Linhas fornecidas
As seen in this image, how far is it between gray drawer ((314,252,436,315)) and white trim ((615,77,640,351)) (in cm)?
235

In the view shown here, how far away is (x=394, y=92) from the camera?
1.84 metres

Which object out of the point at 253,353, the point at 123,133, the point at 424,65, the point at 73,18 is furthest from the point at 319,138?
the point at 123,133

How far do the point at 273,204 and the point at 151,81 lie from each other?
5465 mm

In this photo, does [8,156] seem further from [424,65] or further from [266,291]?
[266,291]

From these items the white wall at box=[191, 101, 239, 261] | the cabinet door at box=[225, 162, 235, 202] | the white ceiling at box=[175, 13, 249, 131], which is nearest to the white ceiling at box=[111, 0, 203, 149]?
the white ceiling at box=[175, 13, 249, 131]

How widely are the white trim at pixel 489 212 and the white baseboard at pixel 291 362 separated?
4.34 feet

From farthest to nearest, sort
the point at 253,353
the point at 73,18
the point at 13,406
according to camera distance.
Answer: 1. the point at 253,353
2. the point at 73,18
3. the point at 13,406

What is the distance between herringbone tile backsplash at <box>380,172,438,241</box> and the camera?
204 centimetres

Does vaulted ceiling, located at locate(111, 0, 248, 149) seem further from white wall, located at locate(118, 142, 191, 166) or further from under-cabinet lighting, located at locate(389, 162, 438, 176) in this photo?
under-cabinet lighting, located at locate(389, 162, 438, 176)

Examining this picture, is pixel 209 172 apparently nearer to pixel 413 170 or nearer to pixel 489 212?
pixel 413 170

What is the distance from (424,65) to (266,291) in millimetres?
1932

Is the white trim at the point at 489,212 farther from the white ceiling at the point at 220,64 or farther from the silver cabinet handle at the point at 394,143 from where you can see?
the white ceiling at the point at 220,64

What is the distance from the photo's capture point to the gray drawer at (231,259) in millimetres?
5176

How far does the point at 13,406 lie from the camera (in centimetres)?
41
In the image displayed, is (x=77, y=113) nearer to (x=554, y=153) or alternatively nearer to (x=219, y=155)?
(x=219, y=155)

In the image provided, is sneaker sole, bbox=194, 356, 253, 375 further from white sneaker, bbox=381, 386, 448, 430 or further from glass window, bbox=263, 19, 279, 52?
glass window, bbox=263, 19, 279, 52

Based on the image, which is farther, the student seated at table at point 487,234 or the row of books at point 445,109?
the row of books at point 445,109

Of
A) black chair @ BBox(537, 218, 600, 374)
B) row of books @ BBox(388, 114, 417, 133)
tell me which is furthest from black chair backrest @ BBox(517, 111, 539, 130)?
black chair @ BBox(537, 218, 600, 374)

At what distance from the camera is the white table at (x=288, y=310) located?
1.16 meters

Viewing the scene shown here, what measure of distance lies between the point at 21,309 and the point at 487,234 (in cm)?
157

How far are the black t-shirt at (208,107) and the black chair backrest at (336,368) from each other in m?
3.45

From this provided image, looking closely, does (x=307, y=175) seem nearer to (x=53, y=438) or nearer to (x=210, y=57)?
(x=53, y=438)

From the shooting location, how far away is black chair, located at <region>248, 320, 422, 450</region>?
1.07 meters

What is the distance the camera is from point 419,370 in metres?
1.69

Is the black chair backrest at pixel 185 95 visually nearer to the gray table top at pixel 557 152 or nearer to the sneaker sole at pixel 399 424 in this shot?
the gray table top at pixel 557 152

Seu objetivo
Reproduza sem nenhuma alteração o trecho que começa na primeira linha acima e termina na linha que contém "1.84 metres", incluindo ambas.

Resposta desenvolvida
As seen in this image, how far is it between gray drawer ((314,252,436,315)) and white trim ((615,77,640,351)) (in cm)?
235

In the view shown here, how far away is (x=394, y=92) from the camera?
1.84 metres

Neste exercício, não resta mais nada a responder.